What it also means is that… well, the Treasury poured money into these banks like water in 2009 to stabilise them, taking share capital in return. They got an 84% stake in RBS – 90.6 billion shares – in return for £45.5 billion in funding, and a 41% stake in Lloyds – 27.6 billion shares – in return for £20.3 billion. The maths are simple – 45.5/90.6 = 50.22p per RBS share, 20.3/27.6 = 73.55p per Lloyds share.

But between them, these two banks – mostly Lloyds – have paid back just under £3.2 billion of that initial funding, in cash. If we subtract this from the total investment, we find the cost to the Treasury of those shares is… 49.89p per RBS share, 63.16p per Lloyds share.

Which means that UK Financial Instruments is currently sitting on a paper loss of around £5 billion in RBS shares, but a paper gain of around £280 million in Lloyds shares.
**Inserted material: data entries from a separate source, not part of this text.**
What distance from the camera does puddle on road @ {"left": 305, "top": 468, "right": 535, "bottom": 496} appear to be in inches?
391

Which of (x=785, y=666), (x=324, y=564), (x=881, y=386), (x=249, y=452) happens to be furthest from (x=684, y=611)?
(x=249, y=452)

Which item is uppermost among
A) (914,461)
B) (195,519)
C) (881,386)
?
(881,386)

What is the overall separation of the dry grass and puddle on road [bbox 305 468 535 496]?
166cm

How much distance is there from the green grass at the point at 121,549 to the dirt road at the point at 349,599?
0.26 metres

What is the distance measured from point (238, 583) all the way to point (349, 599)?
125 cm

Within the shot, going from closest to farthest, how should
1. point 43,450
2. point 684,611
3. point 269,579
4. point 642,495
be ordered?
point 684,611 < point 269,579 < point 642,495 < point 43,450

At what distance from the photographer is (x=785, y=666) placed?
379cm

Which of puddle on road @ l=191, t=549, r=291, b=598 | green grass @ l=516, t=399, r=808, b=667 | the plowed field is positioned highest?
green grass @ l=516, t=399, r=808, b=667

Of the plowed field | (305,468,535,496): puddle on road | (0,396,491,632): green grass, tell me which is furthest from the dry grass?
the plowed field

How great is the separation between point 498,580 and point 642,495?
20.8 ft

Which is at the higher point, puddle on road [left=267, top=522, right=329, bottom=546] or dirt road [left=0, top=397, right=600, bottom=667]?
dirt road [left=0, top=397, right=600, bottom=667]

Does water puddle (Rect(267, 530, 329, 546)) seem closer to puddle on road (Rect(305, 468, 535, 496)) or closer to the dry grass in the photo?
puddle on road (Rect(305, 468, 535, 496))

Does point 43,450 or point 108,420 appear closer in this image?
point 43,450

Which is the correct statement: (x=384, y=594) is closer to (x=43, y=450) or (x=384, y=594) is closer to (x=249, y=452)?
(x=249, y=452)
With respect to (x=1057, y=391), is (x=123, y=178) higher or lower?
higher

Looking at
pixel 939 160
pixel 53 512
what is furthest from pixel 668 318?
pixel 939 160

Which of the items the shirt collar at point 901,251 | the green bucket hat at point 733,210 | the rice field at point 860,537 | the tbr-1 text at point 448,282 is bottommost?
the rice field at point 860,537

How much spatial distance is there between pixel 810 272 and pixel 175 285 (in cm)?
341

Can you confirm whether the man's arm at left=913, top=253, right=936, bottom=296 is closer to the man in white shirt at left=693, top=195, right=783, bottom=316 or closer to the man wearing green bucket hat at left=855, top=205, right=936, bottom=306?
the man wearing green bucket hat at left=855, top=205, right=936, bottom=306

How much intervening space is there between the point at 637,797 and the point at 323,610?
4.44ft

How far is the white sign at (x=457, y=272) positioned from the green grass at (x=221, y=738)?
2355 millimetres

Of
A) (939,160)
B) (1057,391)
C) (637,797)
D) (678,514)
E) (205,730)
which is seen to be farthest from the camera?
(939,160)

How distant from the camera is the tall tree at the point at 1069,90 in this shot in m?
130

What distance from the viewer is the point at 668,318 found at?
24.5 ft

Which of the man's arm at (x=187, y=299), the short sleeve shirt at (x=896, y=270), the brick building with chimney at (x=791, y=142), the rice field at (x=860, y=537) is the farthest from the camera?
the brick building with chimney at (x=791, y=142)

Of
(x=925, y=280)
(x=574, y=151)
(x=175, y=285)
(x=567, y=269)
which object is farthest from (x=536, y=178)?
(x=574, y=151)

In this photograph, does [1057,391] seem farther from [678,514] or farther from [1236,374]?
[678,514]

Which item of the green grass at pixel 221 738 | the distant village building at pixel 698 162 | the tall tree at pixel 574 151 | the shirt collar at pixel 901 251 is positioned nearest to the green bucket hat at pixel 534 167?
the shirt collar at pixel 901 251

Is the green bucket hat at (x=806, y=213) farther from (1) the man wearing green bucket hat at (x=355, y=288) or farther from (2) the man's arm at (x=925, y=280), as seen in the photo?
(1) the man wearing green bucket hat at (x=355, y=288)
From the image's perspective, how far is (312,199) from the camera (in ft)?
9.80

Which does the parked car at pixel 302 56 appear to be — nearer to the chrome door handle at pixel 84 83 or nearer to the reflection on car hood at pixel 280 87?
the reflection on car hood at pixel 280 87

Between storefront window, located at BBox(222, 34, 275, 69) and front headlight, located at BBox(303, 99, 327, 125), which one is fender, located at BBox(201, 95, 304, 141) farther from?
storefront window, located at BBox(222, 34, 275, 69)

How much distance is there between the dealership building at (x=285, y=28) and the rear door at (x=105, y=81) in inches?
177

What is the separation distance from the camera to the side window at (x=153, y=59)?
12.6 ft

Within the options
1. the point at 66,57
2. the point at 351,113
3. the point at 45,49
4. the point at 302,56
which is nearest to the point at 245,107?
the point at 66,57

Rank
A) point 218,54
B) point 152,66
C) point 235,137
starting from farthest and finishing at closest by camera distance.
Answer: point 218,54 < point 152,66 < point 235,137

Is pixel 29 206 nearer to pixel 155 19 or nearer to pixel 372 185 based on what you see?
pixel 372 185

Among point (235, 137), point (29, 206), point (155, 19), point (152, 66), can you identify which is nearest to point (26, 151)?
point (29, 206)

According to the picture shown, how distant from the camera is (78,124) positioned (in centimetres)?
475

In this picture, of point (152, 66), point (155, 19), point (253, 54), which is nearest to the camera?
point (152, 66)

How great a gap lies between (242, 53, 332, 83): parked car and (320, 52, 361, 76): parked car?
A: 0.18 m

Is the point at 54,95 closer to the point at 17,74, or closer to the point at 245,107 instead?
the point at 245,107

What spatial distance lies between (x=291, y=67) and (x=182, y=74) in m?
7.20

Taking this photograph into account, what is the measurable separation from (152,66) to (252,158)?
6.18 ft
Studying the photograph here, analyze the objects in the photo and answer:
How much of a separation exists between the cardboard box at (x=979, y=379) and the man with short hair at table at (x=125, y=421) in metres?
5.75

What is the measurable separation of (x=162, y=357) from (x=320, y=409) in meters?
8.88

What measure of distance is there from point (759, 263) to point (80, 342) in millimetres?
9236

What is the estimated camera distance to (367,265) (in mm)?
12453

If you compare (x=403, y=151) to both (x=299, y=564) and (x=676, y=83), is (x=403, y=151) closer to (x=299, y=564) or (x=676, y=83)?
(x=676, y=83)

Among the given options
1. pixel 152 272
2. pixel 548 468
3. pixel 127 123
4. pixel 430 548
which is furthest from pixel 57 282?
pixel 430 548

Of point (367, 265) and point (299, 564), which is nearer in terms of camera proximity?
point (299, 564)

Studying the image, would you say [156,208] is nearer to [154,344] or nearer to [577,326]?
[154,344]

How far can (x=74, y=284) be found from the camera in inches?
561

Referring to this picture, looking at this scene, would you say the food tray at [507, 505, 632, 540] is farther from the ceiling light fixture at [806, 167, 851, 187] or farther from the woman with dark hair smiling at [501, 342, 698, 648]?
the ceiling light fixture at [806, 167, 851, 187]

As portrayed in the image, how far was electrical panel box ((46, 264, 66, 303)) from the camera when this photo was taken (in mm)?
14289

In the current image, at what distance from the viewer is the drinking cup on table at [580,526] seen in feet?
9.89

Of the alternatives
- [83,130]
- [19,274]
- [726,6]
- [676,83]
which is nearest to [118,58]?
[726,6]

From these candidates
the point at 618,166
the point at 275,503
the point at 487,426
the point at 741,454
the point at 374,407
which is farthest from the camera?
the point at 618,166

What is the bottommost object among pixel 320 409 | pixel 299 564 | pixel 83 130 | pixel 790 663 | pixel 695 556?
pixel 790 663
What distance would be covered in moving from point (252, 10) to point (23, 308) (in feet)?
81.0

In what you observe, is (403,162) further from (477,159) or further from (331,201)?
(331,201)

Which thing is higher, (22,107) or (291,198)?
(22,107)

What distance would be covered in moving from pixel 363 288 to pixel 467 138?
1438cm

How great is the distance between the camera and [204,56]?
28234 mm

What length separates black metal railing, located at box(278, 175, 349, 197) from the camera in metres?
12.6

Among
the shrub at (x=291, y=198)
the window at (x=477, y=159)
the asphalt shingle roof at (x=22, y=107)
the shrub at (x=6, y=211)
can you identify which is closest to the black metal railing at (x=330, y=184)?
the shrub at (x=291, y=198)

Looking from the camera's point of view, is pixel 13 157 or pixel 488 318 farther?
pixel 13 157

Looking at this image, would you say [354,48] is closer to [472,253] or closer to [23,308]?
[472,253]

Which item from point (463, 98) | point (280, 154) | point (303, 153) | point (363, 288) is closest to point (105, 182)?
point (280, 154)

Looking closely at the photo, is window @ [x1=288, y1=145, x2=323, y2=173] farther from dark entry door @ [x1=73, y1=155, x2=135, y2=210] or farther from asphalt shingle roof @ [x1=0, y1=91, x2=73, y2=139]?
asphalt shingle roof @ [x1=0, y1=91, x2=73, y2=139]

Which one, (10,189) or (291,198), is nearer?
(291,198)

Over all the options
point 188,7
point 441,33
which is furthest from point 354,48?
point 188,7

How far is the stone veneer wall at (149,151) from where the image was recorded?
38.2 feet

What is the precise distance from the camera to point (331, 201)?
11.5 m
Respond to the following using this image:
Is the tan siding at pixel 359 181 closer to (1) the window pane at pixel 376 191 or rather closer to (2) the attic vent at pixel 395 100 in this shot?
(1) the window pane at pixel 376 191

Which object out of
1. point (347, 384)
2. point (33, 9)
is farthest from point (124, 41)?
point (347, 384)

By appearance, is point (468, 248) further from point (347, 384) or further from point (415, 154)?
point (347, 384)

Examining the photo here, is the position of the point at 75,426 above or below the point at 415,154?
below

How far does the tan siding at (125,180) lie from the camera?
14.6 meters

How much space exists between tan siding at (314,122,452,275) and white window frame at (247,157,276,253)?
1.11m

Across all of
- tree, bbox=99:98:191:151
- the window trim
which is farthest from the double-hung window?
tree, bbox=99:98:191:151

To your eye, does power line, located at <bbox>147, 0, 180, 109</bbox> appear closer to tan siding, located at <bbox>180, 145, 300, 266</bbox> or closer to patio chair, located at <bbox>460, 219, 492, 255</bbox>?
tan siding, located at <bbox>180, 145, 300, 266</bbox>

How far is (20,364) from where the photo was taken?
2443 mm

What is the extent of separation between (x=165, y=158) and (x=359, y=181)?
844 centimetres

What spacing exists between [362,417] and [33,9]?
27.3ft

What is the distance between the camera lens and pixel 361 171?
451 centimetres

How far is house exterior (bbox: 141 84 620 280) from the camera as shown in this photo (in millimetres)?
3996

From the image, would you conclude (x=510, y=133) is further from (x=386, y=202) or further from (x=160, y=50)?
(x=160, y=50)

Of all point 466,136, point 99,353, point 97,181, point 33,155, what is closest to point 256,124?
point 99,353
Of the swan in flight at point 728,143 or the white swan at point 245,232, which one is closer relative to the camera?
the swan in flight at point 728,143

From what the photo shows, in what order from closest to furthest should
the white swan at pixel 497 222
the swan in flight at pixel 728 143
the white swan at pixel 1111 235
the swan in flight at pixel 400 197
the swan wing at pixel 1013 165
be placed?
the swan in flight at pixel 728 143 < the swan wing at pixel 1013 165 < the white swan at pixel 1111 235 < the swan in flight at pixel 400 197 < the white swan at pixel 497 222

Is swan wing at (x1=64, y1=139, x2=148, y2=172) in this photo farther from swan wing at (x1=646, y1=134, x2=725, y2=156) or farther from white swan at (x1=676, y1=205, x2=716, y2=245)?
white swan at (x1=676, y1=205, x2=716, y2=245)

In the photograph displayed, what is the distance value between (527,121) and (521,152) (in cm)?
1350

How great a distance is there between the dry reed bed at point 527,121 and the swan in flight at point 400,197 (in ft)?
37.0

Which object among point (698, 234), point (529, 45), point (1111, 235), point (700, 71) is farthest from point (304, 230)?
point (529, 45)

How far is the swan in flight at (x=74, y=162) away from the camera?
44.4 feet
There’s clearly still a long way to go before it would be economically or politically viable to sell these shares, but it does look to be on the right track – it seems distinctly possible we’ll see the Treasury actually turning a profit on these over the next few years, even accounting for the cost of the borrowing to pay for it (at, what, 4%?).

(On a semi-unrelated note… I was quite unimpressed by the Conservative response to the Budget. All it seemed to involve was hammering on about how large the deficit was, without ever touching on… well, what else they’d have done. A missed opportunity to actually discuss economic policy, there.)